Menyempurnakan tak harus menuntut kesempurnaan

 
Sumber gambar: wallup.net

Senja kala seorang guru muda membuka buku agenda kesayangannya demi menulis sepenggal kisah.

Bilaku menerawang jauh pada rangkaian kisah masa remajaku dahulu, ingatanku sanggup menangkap bayang-bayang sosok Rizky Febian, seorang penyanyi muda asal Bandung yang merupakan putra pertama dari komedian Entis "Sule" Sutisna dengan tembang populernya "Kesempurnaan Cinta." Lelaki berparas tampan ini menjadi pujaan baru bagi banyak remaja (barangkali sebagian gadis-gadis remaja) seusiaku saat itu. Kini usai aku didapuk menggapai mimpi jadi guru, aku semakin paham akan makna kehadiran sesosok belahan jiwa dalam hidupku. 

Rizky Febian dalam kacamataku tampak begitu dikagumi oleh banyak gadis remaja karena kelebihan ciri-ciri fisik serta popularitas lagunya yang jelas-jelas menggambarkan perjalanan hidup seseorang bersama belahan jiwa/kekasihnya yang memberi sebuah kesempurnaan cinta dalam hidupnya. Tetapi sekarang aku tidak berniat mem-buahbibir-kan banyak hal tentang Rizky Febian, melainkan aku ingin meluruskan lagi apa tujuan mencari belahan jiwa sejatinya lengkap dengan alasan mengapa kita sangat menginginkan seseorang yang tampak istimewa di mata kita untuk menjadi belahan jiwa. Kisah ini aku tulis di atas buku agenda beralaskan batu di antara rumput bergoyang agar selanjutnya aku ceritakan pada Stevie.

-----

[PERMINTAAN TERTULIS 1]
Hitung berapa baris pada data di bawah yang memuat string "locateOnScreen", dengan membedakan huruf besar dan kecil. Tuliskan angkanya saja.

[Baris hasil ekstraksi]
-----

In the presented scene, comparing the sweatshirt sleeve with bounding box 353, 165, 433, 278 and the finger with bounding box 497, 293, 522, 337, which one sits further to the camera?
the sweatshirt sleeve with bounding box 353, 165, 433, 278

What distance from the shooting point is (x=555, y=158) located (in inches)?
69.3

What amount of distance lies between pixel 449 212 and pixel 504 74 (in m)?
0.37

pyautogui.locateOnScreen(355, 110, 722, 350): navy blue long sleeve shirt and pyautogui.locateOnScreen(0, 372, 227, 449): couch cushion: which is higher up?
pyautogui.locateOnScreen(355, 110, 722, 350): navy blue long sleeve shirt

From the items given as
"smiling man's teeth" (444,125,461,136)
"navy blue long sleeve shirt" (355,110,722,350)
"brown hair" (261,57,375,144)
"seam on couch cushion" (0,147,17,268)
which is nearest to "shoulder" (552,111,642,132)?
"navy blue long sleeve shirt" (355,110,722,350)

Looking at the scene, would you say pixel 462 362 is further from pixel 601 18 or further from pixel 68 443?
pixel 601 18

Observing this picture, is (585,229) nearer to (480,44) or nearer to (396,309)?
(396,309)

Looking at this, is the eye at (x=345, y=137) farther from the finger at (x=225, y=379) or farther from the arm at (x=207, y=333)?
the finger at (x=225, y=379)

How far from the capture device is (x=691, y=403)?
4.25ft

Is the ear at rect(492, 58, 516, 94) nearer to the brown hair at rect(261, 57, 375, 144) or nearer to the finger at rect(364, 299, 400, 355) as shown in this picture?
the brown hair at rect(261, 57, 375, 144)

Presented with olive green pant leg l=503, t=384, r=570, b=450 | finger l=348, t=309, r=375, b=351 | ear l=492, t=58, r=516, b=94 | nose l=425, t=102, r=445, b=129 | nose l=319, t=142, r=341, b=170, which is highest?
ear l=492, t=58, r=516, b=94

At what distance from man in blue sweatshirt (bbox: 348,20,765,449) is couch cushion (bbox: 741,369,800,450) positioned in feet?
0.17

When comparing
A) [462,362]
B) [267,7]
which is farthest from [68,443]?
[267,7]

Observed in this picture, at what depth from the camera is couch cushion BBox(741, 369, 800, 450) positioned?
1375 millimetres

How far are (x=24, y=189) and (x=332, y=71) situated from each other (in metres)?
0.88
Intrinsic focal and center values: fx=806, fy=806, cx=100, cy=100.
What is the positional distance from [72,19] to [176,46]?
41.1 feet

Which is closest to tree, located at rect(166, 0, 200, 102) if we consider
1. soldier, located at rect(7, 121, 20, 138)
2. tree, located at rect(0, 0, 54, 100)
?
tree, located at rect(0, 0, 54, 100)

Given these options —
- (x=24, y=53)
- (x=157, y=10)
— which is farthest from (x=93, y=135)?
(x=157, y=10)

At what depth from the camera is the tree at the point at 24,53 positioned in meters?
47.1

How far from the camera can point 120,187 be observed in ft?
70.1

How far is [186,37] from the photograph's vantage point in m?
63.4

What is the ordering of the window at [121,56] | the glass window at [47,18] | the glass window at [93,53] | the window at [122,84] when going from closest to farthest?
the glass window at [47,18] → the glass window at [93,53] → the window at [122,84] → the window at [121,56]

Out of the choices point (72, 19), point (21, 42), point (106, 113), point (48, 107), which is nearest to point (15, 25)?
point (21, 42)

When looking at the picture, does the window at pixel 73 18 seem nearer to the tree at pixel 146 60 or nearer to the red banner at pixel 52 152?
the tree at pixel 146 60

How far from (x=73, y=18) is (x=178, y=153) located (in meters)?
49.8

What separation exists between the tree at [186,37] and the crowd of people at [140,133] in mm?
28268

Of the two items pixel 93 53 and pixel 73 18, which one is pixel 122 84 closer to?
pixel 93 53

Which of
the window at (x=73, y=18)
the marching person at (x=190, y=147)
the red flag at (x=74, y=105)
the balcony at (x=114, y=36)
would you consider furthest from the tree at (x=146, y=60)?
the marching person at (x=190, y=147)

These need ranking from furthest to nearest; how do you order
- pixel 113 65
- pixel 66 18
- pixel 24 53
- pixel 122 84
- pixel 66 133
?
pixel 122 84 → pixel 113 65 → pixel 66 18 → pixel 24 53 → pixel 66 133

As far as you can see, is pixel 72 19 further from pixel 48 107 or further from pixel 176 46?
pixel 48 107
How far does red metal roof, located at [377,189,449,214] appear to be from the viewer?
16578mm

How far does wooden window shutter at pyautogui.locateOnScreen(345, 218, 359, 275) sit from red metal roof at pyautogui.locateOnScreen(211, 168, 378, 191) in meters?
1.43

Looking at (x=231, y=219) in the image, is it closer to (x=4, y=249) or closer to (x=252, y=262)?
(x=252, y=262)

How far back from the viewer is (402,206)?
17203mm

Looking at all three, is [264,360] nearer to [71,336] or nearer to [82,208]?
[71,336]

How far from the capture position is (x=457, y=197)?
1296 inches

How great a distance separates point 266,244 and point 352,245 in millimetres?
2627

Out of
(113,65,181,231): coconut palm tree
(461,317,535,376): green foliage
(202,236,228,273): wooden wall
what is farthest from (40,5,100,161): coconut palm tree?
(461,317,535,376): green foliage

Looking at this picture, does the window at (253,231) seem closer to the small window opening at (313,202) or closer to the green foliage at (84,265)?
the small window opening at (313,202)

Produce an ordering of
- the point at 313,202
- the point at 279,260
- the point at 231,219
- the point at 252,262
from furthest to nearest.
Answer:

-----

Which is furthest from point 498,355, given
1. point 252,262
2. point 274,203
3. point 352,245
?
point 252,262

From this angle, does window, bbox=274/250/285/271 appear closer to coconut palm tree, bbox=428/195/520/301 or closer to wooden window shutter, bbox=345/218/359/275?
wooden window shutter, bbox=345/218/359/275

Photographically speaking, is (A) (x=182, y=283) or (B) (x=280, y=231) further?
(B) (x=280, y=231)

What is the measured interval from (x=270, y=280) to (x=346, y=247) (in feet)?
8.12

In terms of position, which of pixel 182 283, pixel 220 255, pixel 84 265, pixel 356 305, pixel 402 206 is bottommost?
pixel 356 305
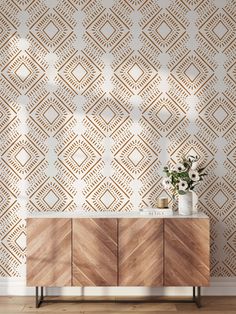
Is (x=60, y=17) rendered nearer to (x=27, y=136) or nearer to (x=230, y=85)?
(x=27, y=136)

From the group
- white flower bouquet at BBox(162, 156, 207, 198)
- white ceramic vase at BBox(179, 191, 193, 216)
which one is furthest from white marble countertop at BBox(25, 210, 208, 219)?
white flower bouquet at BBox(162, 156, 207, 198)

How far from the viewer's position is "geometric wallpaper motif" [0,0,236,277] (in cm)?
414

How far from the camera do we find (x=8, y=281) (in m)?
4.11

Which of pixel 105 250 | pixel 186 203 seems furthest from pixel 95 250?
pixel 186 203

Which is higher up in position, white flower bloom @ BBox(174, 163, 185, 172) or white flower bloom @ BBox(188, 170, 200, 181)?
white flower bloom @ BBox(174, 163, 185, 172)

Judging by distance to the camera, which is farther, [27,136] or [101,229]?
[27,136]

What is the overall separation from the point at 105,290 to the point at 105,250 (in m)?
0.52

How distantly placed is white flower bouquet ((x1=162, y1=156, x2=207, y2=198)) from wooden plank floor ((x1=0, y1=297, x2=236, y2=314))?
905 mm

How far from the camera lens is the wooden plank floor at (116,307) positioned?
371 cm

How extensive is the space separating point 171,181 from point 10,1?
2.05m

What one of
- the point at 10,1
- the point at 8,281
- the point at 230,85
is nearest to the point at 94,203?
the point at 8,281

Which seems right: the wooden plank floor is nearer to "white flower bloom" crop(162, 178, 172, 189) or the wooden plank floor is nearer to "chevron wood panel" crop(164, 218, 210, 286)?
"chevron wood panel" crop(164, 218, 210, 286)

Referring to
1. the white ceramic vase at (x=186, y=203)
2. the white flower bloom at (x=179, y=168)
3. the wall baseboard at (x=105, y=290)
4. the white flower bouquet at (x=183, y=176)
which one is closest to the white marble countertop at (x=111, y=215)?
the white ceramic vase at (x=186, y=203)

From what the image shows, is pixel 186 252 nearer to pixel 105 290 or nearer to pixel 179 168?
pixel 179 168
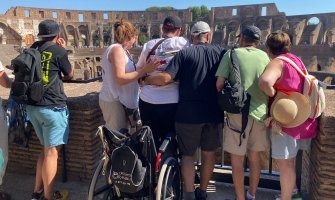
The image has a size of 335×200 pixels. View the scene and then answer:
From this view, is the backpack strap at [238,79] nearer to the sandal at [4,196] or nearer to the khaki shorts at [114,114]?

-----

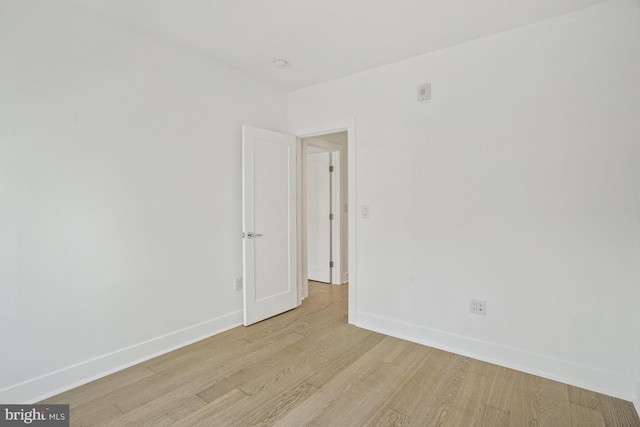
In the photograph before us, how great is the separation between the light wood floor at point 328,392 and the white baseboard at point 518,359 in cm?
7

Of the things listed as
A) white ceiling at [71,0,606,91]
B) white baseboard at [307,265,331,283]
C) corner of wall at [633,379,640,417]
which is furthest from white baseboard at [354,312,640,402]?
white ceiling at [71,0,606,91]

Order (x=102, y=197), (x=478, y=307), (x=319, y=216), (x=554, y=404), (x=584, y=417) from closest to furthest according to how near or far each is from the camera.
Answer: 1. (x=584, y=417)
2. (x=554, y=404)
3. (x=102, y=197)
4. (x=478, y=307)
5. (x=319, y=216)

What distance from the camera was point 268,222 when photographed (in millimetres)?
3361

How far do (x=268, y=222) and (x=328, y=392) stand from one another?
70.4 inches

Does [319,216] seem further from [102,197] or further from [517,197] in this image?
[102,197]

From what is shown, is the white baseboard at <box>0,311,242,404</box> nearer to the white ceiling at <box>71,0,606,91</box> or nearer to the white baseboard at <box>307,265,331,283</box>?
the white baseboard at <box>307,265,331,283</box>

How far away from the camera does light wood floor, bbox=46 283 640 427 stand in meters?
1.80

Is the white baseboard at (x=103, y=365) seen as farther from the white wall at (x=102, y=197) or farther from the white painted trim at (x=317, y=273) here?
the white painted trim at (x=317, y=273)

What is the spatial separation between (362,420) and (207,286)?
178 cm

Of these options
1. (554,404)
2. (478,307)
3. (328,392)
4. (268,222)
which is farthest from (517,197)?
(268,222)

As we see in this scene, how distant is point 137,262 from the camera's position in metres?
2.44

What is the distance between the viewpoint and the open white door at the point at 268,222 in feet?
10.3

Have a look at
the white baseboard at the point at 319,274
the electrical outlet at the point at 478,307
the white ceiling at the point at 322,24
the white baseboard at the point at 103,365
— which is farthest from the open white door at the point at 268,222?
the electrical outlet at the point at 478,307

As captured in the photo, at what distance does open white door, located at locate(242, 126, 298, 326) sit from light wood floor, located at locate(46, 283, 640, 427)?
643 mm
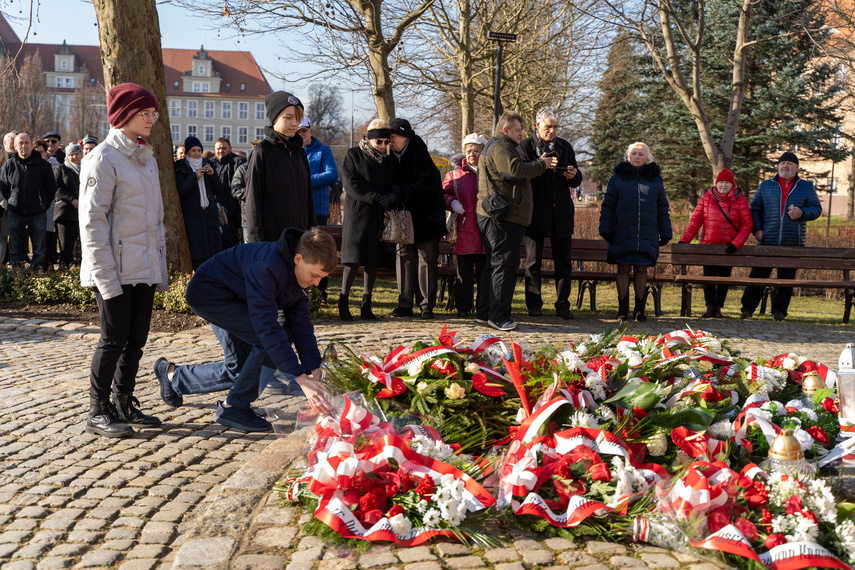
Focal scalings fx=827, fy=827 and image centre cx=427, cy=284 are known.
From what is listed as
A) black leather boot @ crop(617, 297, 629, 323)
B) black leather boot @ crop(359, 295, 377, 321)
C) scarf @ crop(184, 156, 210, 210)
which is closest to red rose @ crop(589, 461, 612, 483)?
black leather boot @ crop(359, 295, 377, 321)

-----

[PERMINTAAN TERTULIS 2]
Keluarkan bagian petikan teks di atas dari "Menyempurnakan tak harus" sampai "menulis sepenggal kisah." tanpa mengubah satu karakter pun.

[JAWABAN LENGKAP 1]
3

[JAWABAN LENGKAP 2]
Menyempurnakan tak harus menuntut kesempurnaan

 
Sumber gambar: wallup.net

Senja kala seorang guru muda membuka buku agenda kesayangannya demi menulis sepenggal kisah.